Liste des activités:
(a) Dans l'extrait sur les principes de recherche, reformulez sous forme de liste le paragraphe commençant par « La scientificité suppose » en conservant ses faits principaux.
(b) Poursuivez l'extrait sur les principes de recherche à partir de sa dernière phrase.

Le principe d’inachèvement
Dans ce type de recherche, on ne peut a priori identifier le chemin à parcourir, puisque ce dernier sera construit progressivement dans l’interaction des diverses parties prenantes. Il s’agit, dans la foulée de l’Action Science, « de développer […] un chemin pour passer de l’existant à l’alternative proposée » (Argyris, Putnam et McLain Smith, 1990, p. 229).
Le principe de scientificité
La scientificité suppose une attitude critique du chercheur par rapport aux faits analysés. Selon le premier principe, celui de rationalité accrue, le chercheur n’est pas plus « expert » que le praticien, mais il a accès à d’autres informations et connaissances sur lesquelles il doit s’appuyer en permanence pour interroger non pas la validité, mais bien les conditions de validation des savoirs opérationnels et théoriques issus de la recherche.

Extrait de données:

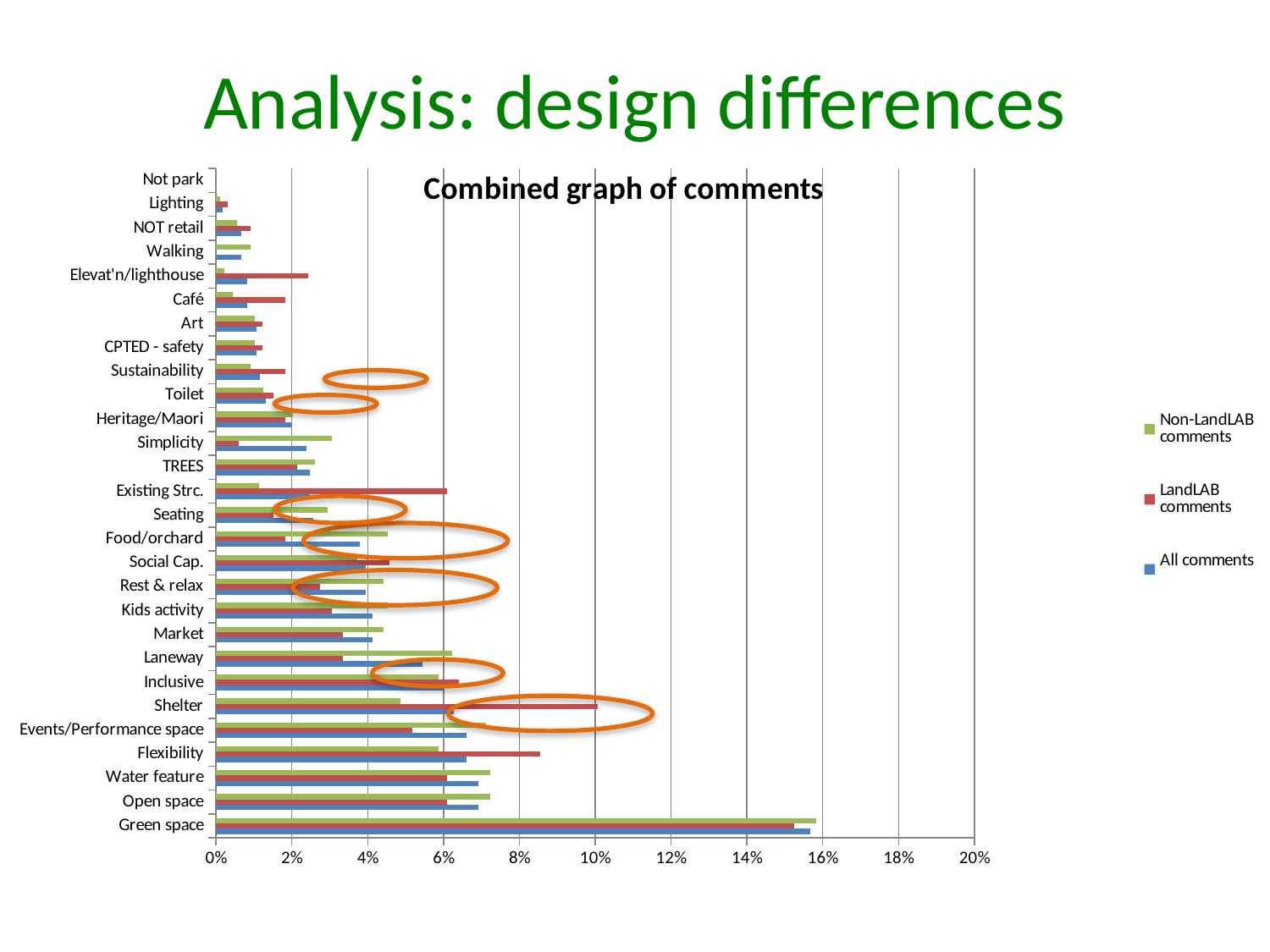
Is the Non-LandLAB comments value for Simplicity greater or less than 2%? greater Which category has the highest value for All comments? Green space Is the LandLAB comments value for Shelter greater or less than 8%? greater Is the LandLAB comments value for Flexibility greater or less than 8%? greater For Simplicity, which is larger: the Non-LandLAB comments value or the LandLAB comments value? Non-LandLAB comments What kind of chart is shown on the slide? Bar chart How many series does the chart's legend list? 3 For Shelter, which is larger: the LandLAB comments value or the Non-LandLAB comments value? LandLAB comments How many categories are shown on the chart's vertical axis? 28 For Existing Strc., which is larger: the LandLAB comments value or the Non-LandLAB comments value? LandLAB comments What is the title of the chart? Combined graph of comments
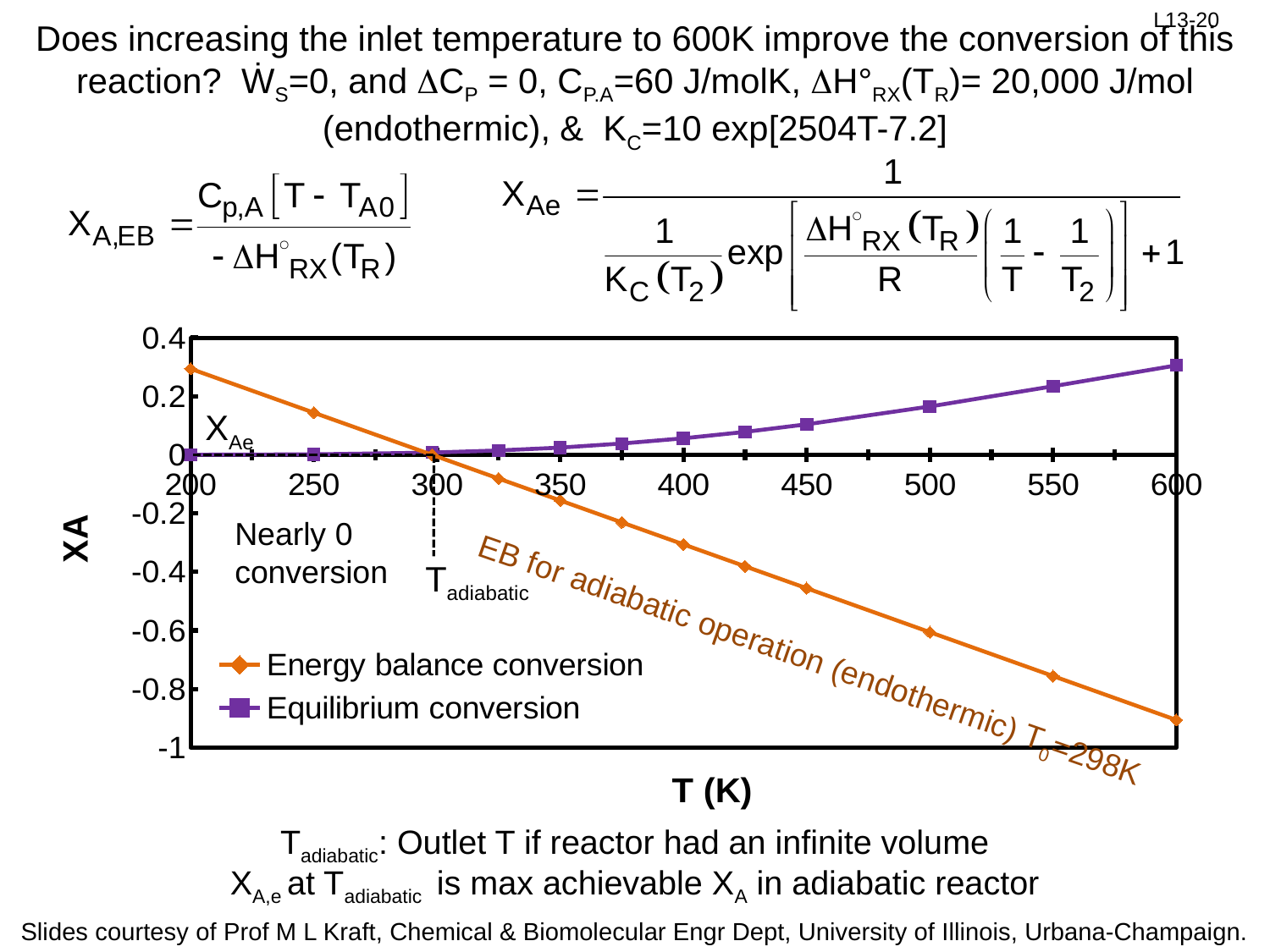
At T = 200, which series has the larger value, Energy balance conversion or Equilibrium conversion? Energy balance conversion Is the Energy balance conversion at T = 600 greater or less than -0.8? less Does the Energy balance conversion rise or fall as T increases from 200 to 600? fall At T = 600, which series has the larger value, Energy balance conversion or Equilibrium conversion? Equilibrium conversion What is the label of the x axis? T (K) Is the Energy balance conversion at T = 500 greater or less than -0.4? less How many series does the chart's legend list? 2 What kind of chart is shown on the slide? line chart Does the Equilibrium conversion rise or fall as T increases from 200 to 600? rise What are the two series named in the legend? Energy balance conversion and Equilibrium conversion Is the Equilibrium conversion at T = 600 greater or less than 0.2? greater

Vos réponses:
(a)
- La scientificité exige du chercheur une attitude critique envers les faits analysés.
- D'après le principe de rationalité accrue, le chercheur n'est pas plus « expert » que le praticien.
- Il a cependant accès à d'autres informations et connaissances.
- Il doit s'appuyer constamment sur celles-ci pour interroger non la validité, mais les conditions de validation des savoirs opérationnels et théoriques issus de la recherche.

(b)
Le principe d’isonomie
Selon ce principe, le processus de coconstruction de connaissances au coeur du projet de recherche-intervention doit mobiliser l’ensemble des acteurs concernés, sans préjuger de leur importance (idéal démocratique).
Enfin, le principe des deux niveaux d’interaction
Ce principe tient au fait que la recherche-intervention s’appuie toujours à la fois sur un dispositif d’intervention et sur une démarche de connaissance. Le premier se construit dans l’interaction chercheur et terrain de la recherche en elle-même, alors que la seconde émerge de la confrontation des savoirs des acteurs, parties prenantes au processus de recherche.
Ainsi, « l’intervention n’est pas seulement l’exploration d’un système mais la production de savoirs et de concepts qui permettent de penser les trajectoires dans lesquelles un collectif pourrait s’engager » (Hatchuel, 1994, p. 70).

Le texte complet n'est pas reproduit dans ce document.